Seguramente no lo recordareis, porque
han pasado muchos años, pero la biblioteca de Pippi en Kunterbunt
(“Villa Colorines”) era una de las habitaciones que daba al
porche donde solía estar refugiado Pequeño Tío. En casa de Pippi
no había libros, solo “píldoras”, porque nuestra pequeña y
vieja amiga no tenía tiempo para leer más que unas pocas líneas
seguidas entre sus múltiples actividades legales e ilegales.

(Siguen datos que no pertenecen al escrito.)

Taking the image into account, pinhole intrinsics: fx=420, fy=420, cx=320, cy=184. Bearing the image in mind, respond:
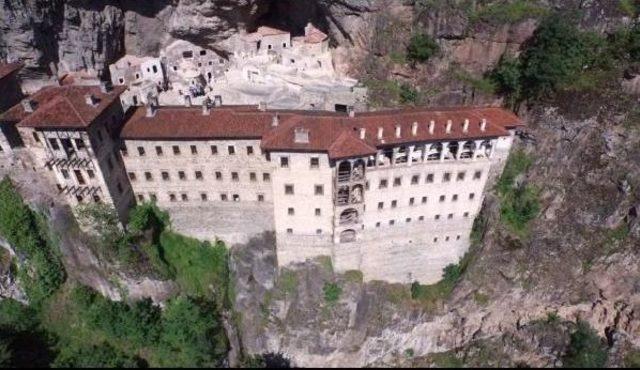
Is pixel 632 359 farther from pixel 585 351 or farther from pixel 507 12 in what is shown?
pixel 507 12

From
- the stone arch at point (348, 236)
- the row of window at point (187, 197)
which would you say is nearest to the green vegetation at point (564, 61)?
the stone arch at point (348, 236)

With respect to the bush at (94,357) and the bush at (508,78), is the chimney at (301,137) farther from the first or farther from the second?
the bush at (94,357)

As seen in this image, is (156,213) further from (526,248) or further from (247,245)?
(526,248)

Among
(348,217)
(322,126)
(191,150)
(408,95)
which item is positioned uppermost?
(322,126)

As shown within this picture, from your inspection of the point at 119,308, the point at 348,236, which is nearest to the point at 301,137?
the point at 348,236

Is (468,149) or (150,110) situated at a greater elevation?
(150,110)

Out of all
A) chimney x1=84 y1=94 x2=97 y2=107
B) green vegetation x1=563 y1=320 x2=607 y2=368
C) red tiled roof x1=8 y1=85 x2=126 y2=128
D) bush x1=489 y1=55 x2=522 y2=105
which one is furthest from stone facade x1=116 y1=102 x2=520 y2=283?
green vegetation x1=563 y1=320 x2=607 y2=368

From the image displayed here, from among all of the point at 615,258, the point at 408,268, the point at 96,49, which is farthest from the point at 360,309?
the point at 96,49
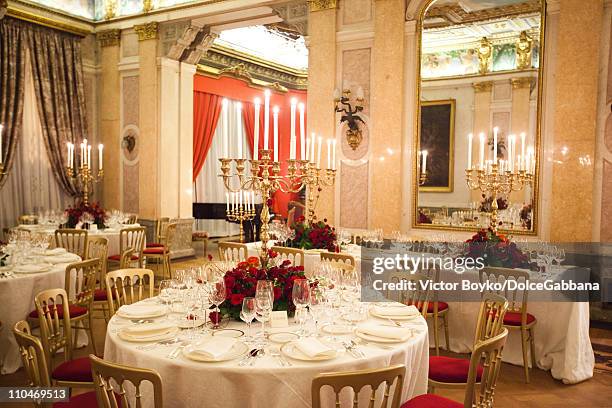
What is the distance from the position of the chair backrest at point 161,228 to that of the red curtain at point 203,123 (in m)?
2.93

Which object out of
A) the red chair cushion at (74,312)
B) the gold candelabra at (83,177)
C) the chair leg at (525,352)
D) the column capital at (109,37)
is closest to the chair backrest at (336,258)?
the chair leg at (525,352)

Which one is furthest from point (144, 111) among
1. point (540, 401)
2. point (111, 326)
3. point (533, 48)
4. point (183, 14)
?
point (540, 401)

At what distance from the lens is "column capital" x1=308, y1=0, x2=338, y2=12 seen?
7.04 m

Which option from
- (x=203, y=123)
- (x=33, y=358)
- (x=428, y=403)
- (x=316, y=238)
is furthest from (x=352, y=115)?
(x=203, y=123)

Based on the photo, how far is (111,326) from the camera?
9.15 feet

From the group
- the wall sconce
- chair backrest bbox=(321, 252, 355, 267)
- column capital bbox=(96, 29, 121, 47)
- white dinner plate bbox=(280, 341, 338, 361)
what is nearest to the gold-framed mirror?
the wall sconce

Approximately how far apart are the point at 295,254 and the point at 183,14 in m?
5.50

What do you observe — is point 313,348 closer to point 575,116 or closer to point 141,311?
point 141,311

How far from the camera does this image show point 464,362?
313cm

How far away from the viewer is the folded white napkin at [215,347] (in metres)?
2.28

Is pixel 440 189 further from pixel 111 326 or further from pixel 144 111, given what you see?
pixel 144 111

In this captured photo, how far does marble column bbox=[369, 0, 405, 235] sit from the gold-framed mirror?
0.81ft

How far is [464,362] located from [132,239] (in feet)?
17.2

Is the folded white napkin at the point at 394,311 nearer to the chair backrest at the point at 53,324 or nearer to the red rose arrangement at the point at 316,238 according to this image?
the chair backrest at the point at 53,324
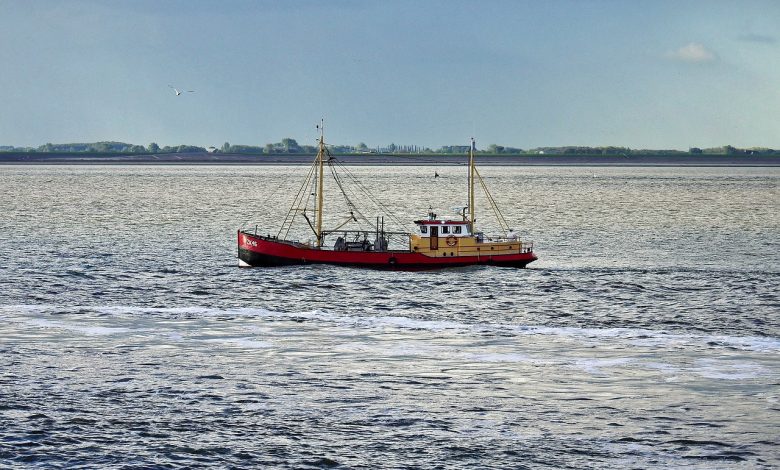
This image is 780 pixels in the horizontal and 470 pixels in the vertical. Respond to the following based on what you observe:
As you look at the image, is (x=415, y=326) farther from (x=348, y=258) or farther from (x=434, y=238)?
(x=434, y=238)

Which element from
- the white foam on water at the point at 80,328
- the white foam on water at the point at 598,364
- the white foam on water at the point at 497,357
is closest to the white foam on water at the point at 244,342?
the white foam on water at the point at 80,328

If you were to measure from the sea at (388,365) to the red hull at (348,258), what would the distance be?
911mm

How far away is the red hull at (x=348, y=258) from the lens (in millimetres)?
70438

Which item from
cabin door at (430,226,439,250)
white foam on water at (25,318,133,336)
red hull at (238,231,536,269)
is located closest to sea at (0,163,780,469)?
white foam on water at (25,318,133,336)

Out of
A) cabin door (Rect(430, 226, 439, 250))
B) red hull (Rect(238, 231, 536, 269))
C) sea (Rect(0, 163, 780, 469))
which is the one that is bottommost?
sea (Rect(0, 163, 780, 469))

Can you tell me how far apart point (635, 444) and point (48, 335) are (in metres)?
25.4

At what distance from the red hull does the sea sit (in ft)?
2.99

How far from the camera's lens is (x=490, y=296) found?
5778cm

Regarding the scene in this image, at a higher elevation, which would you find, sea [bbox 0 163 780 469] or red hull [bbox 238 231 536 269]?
red hull [bbox 238 231 536 269]

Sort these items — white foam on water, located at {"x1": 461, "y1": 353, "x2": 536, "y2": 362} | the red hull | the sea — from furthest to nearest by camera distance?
the red hull → white foam on water, located at {"x1": 461, "y1": 353, "x2": 536, "y2": 362} → the sea

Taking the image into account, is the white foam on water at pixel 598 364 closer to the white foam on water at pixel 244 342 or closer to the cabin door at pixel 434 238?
the white foam on water at pixel 244 342

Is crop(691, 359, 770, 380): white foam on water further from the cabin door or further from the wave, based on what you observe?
the cabin door

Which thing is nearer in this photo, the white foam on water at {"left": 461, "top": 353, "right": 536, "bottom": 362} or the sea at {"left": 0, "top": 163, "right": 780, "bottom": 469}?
the sea at {"left": 0, "top": 163, "right": 780, "bottom": 469}

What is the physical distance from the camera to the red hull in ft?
231
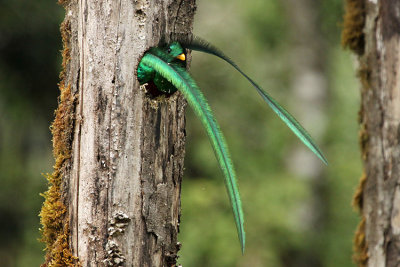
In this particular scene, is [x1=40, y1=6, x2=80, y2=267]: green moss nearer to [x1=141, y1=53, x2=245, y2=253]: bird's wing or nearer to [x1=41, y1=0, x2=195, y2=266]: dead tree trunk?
[x1=41, y1=0, x2=195, y2=266]: dead tree trunk

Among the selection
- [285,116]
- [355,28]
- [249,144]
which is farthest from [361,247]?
[249,144]

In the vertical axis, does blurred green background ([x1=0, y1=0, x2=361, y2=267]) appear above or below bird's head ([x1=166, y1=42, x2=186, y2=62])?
above

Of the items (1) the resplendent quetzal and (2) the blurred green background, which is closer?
(1) the resplendent quetzal

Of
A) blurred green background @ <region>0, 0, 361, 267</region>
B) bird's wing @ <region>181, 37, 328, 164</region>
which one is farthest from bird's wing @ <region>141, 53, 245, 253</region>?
blurred green background @ <region>0, 0, 361, 267</region>

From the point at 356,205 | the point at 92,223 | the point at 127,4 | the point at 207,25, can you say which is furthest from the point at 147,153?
the point at 207,25

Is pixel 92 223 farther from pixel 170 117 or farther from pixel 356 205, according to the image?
pixel 356 205

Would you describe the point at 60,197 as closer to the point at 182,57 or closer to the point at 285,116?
the point at 182,57

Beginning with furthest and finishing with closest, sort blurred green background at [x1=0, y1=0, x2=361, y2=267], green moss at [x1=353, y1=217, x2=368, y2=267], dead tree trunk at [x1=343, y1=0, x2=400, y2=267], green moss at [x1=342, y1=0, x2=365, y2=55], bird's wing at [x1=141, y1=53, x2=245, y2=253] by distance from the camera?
blurred green background at [x1=0, y1=0, x2=361, y2=267] → green moss at [x1=342, y1=0, x2=365, y2=55] → green moss at [x1=353, y1=217, x2=368, y2=267] → dead tree trunk at [x1=343, y1=0, x2=400, y2=267] → bird's wing at [x1=141, y1=53, x2=245, y2=253]
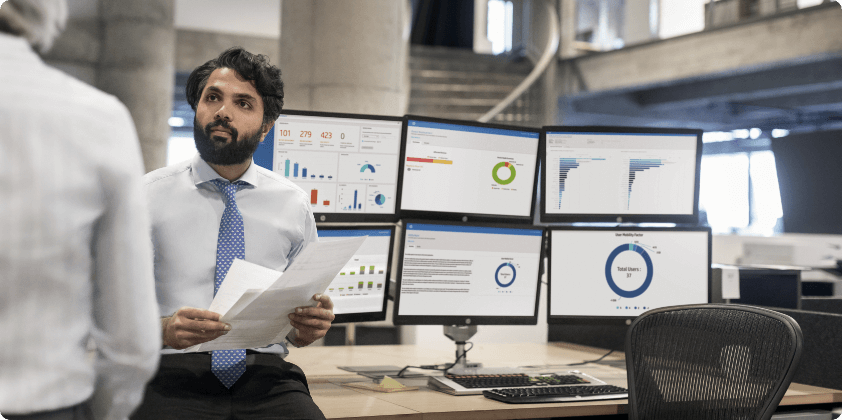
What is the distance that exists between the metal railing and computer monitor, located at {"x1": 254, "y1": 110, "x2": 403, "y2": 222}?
20.0 feet

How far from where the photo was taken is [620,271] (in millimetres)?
2277

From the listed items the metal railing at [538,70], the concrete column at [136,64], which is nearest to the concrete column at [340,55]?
the concrete column at [136,64]

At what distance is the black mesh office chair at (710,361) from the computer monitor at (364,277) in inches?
27.9

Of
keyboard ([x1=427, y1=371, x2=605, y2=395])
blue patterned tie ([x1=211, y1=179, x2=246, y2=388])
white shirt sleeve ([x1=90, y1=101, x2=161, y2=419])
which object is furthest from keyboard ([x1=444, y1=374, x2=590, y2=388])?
white shirt sleeve ([x1=90, y1=101, x2=161, y2=419])

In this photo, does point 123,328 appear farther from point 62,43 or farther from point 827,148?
point 827,148

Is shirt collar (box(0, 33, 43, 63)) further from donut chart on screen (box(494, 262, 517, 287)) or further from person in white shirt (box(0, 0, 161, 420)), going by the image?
donut chart on screen (box(494, 262, 517, 287))

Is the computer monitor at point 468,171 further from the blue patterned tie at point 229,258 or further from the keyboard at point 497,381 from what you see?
the blue patterned tie at point 229,258

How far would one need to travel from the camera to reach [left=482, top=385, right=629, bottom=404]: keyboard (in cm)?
180

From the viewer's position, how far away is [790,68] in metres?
7.54

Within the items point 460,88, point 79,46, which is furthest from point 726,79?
point 79,46

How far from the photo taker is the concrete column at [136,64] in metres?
0.97

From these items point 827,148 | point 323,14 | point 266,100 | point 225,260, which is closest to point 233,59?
point 266,100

Así pues, su biblioteca estaba
compuesta de multitud de hojas sueltas que se amontonaban en confusas
pilas sobre las estanterías vacías y la gran mesa camilla bajo la
que encendía el brasero de picón.
Hoy Pippilotta Viktualia Rogaldina
Shokominza Langstrumpf ha entrado a la biblioteca en uno de los
esporádicos momentos en los que se atenuaba su frenética actividad.
Ha tomado una de las hojas que esperan polvorientas sobre la mesa y
se ha hundido en el sillón que hay bajo el ventanal. Al otro lado
Pequeño Tío la observa entre orgulloso y divertido.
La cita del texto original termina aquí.